# Other analysis scripts

In [2]:
import pandas as pd
import json

In [3]:
CSV_DIR = './files/csv'

## CSV comparison

In [4]:
import csv

def compute_jaccard_similarity(file1, file2):
    """
    Check similarity between keys of two CSV files
    """
    with open(file1, 'r') as f1, open(file2, 'r') as f2:
        reader1 = csv.reader(f1)
        reader2 = csv.reader(f2)
        
        # Skip the headers
        next(reader1)
        next(reader2)
        
        # Read the first columns from both files
        column1 = [row[0] for row in reader1]
        column2 = [row[0] for row in reader2]
        
        # Compute Jaccard Similarity
        # i.e., intersection / union
        similarity = len(set(column1) & set(column2)) / len(set(column1) | set(column2))
        
        return similarity
    
def get_intersection(file1, file2):
    """
    Get intersection between keys of two CSV files
    """
    with open(file1, 'r') as f1, open(file2, 'r') as f2:
        reader1 = csv.reader(f1)
        reader2 = csv.reader(f2)

        # Skip the headers
        next(reader1)
        next(reader2)
        
        # Read the first columns from both files
        column1 = [row[0] for row in reader1]
        column2 = [row[0] for row in reader2]

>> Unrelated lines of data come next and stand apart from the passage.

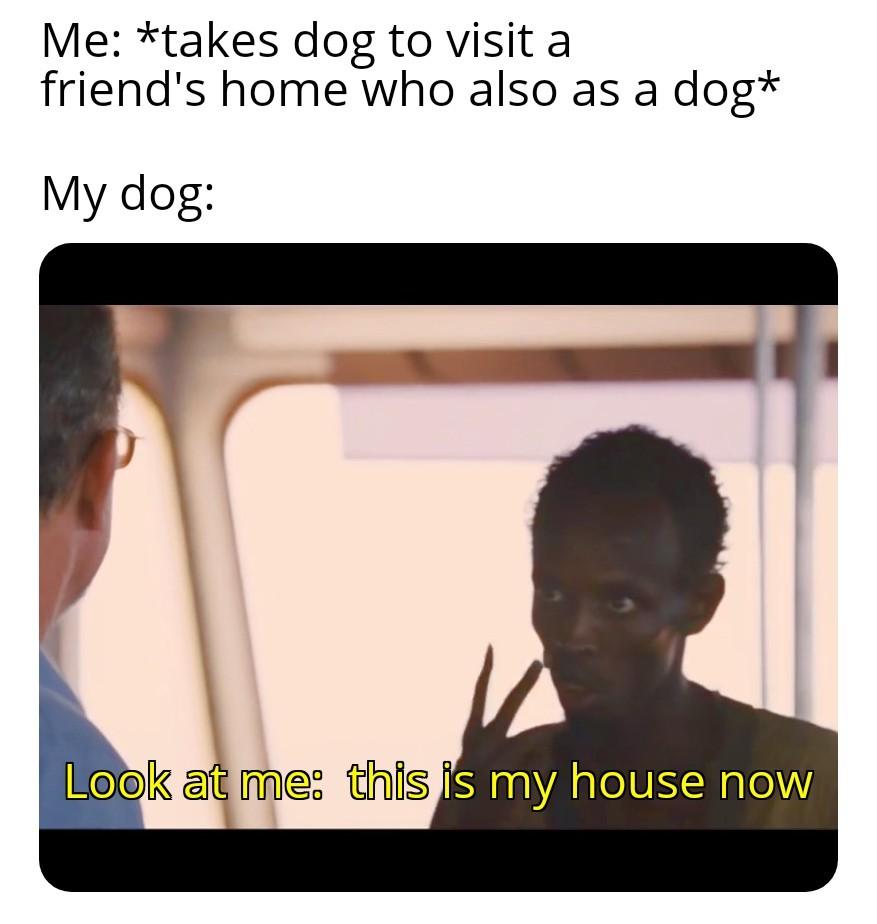 Visiting - meme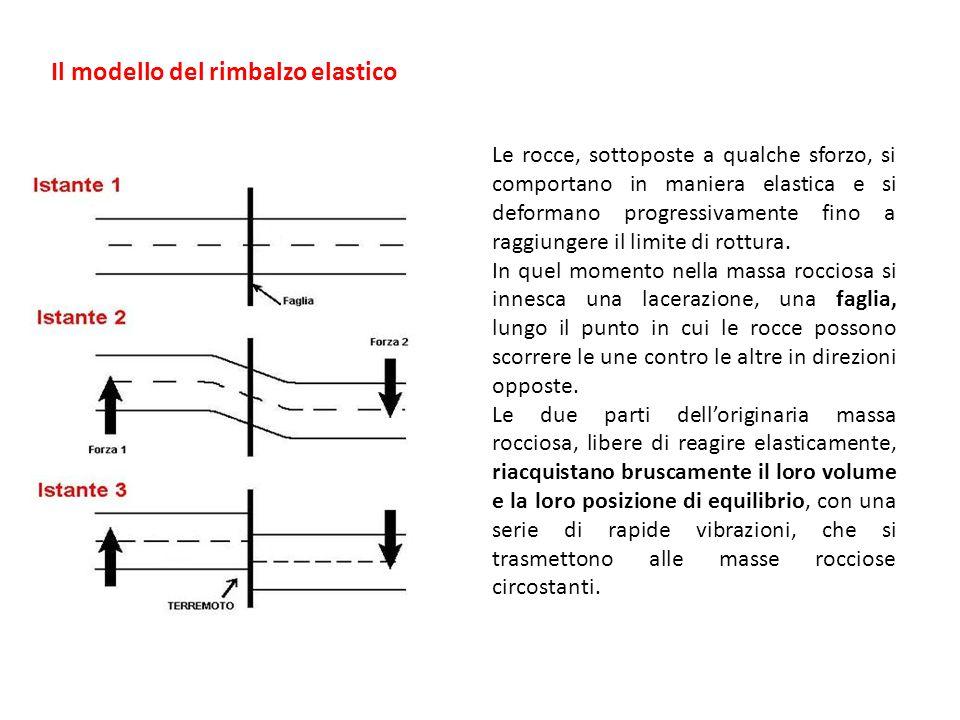 Il modello del rimbalzo elastico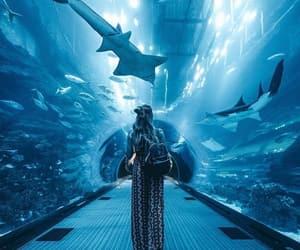 blue, girl, and aquarium image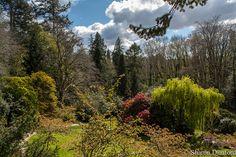 Powerscourt Gardens, via Flickr.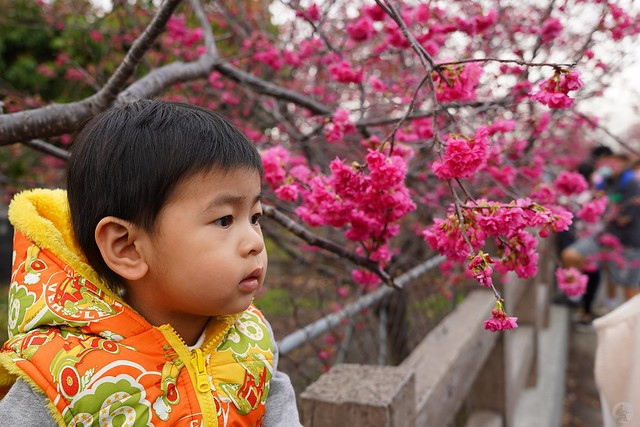 后里泰安櫻花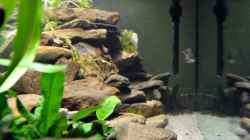 Besatz im Aquarium Tanganjika Becken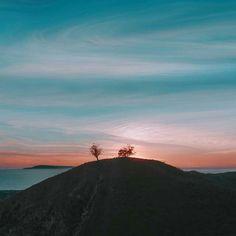 Two Trees, Ventura CA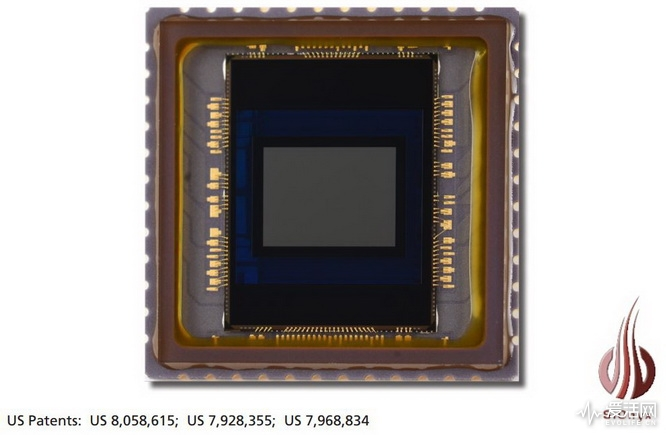 Black Silicon-4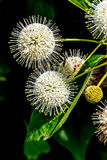 A Very Interesting Closeup of the Spiky Nectar-Laden Globes (Blooms) of a Wild Button Bush Royalty Free Stock Image
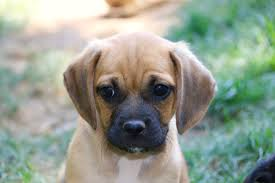 black and brown puggle. Unique Brown Black Puggles Are 8001000 Intended And Brown Puggle W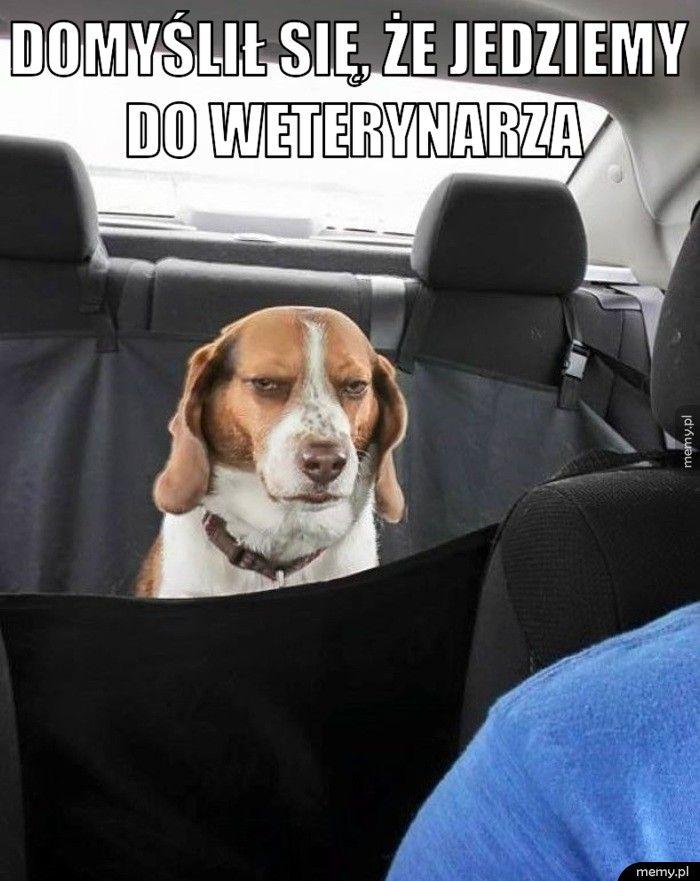 Domyślił się, że jedziemy do weterynarza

        return set(column1) & set(column2)


# Rejected > Accepted
file1_path = CSV_DIR + '/headless_more_rejected_than_accepted.csv'
file2_path = CSV_DIR + '/native_more_rejected_than_accepted.csv'
similarity_score = compute_jaccard_similarity(file1_path, file2_path)
print(f"Jaccard Similarity between Headless and Native for sites that have more Rejected > Accepted: {similarity_score}")
print(get_intersection(file1_path, file2_path))

# Rejected > No Interaction
file1_path = CSV_DIR + '/headless_more_rejected_than_no_interaction.csv'
file2_path = CSV_DIR + '/native_more_rejected_than_no_interaction.csv'
similarity_score = compute_jaccard_similarity(file1_path, file2_path)
print(f"Jaccard Similarity between Headless and Native for sites that have more Rejected > No Interaction: {similarity_score}")
print(get_intersection(file1_path, file2_path))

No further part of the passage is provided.